▸ **Required work**: From the home science equipment post, return word for word the stretch from "Hand Lens or" through "period of time.".

▸ **Provided passage**:

= Beginning of Section =

Above is Casey Murrow with his parents. He is grown up now and works at a place called Shelburne Farms (

dsc_2397_photo_3Casey used to publish a quite good Science magazine known as CONNECT and it may come in handy during our present Coronavirus calamity.

This COVID-19 virus is a crisis that is NOT going away. It is a deliberate bungling by the White House of a Scientific Pandemic Plan. The national nightmare we are now experiencing is ON PURPOSE. That makes us mad and it makes us very sad.

School districts are now trying to reopen under extremely, unsafe conditions. These bad decisions will cause a long nightmare of infection spread, hospitalization and death.

Many families are acutely aware of this treachery and are staying home with their students. It is hard on everyone but it is the best decision for right now. If you are now doing Science Work at home or in small learning pods what follows may be helpful.

Back in 2001 Casey Murrow and his Synergy Learning Staff produced a really solid list of ideas and materials for anyone messing about in the world of Science. Here is an inventory of some of their favorite tools & equipment. A lot of it is probably something you already have at home or could easily borrow from a neighbor or relative. Feel free to ask your school to LOAN you science equipment. If you are at home then the tools you need are sitting in a supply closet gathering dust. Take care of what is borrowed as you will have to replace what you lose or break. But beyond that, there are plenty of districts across the Coronavirus USA who are making up equipment kits on loan for home learning.

Safety First. Remember that science investigations can splash, slash and slop. So have at the ready as needed: safety goggles, an eye wash set up, a basic first aid kit and some kind of apron or cover to protect your clothing and skin.


Hand Magnifier of good quality. It can be plastic, low power and it helps if you can wear it on a string around your neck.

Hand Lens or pocket magnifier that folds into itself. Medium power and again worn on a string around the neck.


Transparent Plastic Container with magnifying lid. Sometimes called a Bug Box, these can be used to study plant life to to observe small creature and insects for a short period of time.


Binoculars. Love these, don’t you? Remember that “bi” means two and “oculus/oculi” is Latin for eye. So, for use with both eyes. Binoculars are great in field work or for looking out a window at birds, insects, squirrel, cloud formations and so forth.



Trundle Wheel or Meter Man Measuring Wheel clicks every meter or yard. These are super if you are measuring long distances. You will have to count the clicks and record the data.


Meter Stick and Yard Stick and Ruler. Also try to locate a plastic Tape Measure because it is safer, does not rust and is easier to use. At least one should be quite long, such as a 30 meter tape. Practice using metrics, inches, feet and yards. There are Apps for this now.

= End of Section =

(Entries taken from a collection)
= Beginning of Section =

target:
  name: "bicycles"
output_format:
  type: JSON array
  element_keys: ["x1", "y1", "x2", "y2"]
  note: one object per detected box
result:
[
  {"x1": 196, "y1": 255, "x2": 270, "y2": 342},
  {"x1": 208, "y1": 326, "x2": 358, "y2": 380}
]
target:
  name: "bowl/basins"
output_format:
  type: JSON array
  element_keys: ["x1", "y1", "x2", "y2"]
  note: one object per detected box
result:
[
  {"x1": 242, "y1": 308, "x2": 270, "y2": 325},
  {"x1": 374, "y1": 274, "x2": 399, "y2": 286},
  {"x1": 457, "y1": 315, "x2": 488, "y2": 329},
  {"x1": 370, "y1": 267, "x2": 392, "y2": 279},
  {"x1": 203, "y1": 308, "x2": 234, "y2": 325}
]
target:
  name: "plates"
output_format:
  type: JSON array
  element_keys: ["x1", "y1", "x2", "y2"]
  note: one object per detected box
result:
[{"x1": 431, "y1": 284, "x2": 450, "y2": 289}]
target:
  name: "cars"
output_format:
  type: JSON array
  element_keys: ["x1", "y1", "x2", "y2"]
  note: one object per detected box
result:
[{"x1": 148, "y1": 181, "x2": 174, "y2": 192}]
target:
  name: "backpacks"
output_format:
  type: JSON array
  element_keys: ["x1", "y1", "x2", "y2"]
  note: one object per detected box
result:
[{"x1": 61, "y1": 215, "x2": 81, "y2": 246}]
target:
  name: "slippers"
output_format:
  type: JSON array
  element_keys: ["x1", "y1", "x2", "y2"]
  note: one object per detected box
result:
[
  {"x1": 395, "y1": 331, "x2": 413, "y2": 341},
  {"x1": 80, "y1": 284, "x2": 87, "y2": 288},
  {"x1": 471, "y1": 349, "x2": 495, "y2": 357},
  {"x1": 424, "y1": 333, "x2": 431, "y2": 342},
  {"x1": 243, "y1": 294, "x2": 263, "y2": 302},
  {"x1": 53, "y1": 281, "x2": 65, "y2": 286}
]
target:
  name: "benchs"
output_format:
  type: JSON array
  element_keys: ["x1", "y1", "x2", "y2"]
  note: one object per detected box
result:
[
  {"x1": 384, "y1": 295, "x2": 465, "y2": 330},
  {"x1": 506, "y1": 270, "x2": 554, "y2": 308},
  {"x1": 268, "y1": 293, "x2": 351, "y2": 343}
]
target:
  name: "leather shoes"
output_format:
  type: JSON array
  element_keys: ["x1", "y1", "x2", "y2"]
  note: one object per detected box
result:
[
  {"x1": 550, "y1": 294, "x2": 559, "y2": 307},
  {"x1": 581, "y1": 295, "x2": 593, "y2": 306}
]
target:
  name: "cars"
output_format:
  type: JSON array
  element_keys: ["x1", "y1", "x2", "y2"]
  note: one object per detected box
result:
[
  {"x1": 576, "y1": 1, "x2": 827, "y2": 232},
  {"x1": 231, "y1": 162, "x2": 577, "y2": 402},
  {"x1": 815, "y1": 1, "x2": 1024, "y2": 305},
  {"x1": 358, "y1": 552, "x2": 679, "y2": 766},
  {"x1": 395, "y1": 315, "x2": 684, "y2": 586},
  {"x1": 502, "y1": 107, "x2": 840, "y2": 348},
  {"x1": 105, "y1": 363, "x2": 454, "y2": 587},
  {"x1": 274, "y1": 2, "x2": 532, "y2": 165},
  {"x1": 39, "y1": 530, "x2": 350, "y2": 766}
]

= End of Section =

▸ **The answer**:
Hand Lens or pocket magnifier that folds into itself. Medium power and again worn on a string around the neck.


Transparent Plastic Container with magnifying lid. Sometimes called a Bug Box, these can be used to study plant life to to observe small creature and insects for a short period of time.